July 10 (Bloomberg) -- Christine Lagarde, the new head of the International Monetary Fund, said failure to find agreement on raising the U.S. debt ceiling will jeopardize global economic stability.
The former French finance minister said today on ABC’s “This Week with Christiane Amanpour” that the IMF is “concerned” and “very much hoping” American lawmakers will compromise on raising the debt limit before an Aug. 2 deadline.
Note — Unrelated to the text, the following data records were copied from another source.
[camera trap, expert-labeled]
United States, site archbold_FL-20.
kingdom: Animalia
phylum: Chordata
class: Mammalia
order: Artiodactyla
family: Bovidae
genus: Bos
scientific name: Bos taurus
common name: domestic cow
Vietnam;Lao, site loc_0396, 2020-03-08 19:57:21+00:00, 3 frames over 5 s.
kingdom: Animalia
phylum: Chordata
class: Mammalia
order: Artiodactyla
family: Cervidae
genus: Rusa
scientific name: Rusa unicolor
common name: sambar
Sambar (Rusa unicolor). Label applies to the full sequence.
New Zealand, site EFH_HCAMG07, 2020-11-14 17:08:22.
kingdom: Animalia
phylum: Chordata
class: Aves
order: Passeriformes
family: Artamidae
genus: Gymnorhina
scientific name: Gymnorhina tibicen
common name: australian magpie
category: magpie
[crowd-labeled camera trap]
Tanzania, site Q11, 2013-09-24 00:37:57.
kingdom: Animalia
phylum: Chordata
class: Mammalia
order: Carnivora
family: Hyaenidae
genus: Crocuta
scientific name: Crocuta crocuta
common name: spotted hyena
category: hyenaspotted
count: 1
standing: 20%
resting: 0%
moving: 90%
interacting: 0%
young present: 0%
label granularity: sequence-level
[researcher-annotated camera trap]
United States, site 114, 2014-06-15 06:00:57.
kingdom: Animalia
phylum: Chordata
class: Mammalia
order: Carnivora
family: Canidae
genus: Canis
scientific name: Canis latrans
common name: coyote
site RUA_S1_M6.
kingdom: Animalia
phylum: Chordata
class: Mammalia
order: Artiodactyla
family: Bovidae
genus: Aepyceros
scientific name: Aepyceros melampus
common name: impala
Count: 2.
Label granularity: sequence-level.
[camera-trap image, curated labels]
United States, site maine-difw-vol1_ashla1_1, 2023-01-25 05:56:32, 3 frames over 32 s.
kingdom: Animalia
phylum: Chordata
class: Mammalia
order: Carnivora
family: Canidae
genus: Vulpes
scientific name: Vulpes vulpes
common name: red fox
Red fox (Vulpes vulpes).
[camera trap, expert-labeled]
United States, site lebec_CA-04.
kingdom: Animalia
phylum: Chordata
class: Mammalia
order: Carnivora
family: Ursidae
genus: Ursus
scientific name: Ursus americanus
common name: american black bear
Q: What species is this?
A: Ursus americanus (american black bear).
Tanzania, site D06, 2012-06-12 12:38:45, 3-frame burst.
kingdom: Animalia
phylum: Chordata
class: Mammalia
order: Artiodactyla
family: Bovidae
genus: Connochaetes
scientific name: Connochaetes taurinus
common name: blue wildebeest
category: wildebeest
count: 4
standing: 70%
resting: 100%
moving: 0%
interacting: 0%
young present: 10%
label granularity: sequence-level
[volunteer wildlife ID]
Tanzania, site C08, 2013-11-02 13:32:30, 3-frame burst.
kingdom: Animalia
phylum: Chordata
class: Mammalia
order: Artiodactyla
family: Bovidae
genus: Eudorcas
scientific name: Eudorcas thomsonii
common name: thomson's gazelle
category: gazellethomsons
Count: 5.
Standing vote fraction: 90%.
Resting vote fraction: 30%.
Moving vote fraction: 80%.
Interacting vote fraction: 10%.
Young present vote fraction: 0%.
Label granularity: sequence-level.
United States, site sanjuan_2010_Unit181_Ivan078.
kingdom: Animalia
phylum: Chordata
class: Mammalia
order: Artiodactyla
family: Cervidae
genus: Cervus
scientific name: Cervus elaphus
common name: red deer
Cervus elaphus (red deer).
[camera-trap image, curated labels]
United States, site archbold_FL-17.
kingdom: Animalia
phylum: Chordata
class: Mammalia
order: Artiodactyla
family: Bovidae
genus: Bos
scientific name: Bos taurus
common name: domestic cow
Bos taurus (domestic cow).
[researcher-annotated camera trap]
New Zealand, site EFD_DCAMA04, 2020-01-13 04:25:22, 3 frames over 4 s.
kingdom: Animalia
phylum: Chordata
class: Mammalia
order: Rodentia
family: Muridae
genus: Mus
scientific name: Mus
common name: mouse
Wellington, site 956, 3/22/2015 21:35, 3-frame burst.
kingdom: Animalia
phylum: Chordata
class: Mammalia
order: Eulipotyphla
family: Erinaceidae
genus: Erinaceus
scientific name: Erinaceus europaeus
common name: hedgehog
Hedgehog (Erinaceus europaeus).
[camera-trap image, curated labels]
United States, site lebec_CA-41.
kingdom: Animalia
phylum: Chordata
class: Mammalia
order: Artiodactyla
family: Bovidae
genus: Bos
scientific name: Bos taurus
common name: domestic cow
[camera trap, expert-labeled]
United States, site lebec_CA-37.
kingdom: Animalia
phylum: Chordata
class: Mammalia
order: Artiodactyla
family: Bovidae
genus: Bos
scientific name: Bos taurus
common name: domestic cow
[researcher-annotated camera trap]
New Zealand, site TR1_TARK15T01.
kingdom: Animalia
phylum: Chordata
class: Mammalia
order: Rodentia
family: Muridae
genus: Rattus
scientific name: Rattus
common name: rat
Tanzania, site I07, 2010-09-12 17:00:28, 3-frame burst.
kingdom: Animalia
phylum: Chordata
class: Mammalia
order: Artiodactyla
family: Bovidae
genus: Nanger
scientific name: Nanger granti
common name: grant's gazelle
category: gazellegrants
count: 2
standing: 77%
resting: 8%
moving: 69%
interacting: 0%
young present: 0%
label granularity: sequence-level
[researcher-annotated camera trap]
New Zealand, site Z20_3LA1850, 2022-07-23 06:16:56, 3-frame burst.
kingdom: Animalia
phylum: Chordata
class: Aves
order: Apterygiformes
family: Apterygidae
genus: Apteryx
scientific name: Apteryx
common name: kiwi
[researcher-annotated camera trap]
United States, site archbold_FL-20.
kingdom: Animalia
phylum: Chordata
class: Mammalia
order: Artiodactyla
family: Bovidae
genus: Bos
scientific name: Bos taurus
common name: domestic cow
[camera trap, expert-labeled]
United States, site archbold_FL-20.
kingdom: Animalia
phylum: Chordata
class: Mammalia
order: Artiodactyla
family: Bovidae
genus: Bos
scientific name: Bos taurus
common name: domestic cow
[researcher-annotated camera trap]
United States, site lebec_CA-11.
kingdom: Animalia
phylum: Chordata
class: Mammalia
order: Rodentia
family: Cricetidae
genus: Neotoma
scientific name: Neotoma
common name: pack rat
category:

She said she expects an agreement, adding that she can’t “imagine for a second” that the U.S. would default.
A default “would be a real shock” to the world’s largest economy, said Lagarde, who took her post July 5. It would cause interest rates to jump, “stock markets taking a huge hit, and real nasty consequences, not just for the United States, but for the entire global economy, because the U.S. is such a big player and matters so much for other countries,”
President Barack Obama is meeting with congressional leaders today to break a partisan impasse over reducing the budget deficit and increasing the government’s $14.3 trillion debt limit. The Treasury Department has said the ceiling must be raised before Aug. 2 to avoid a default.
Asked about the “wounds” at the Washington-based IMF after the arrest and resignation of former chief Dominique Strauss-Kahn, Lagarde described employees’ feelings as “a very strange chemistry of frustration, irritation, sometimes anger, sometimes very deep sadness as well.”
Strauss-Kahn, who faces charges including attempted rape, has pleaded not guilty. Manhattan District Attorney Cyrus Vance Jr. still has to decide whether to drop the prosecution on concern about the credibility of the hotel maid who accused Strauss-Kahn.
Lagarde, 55, was asked to abide by the highest ethical principles and will undergo IMF training next week, she said.
She shared her own rule when it comes to ethics: “I always think to myself: ‘Would my mother approve of that?’ And if she did not, then there’s something wrong.”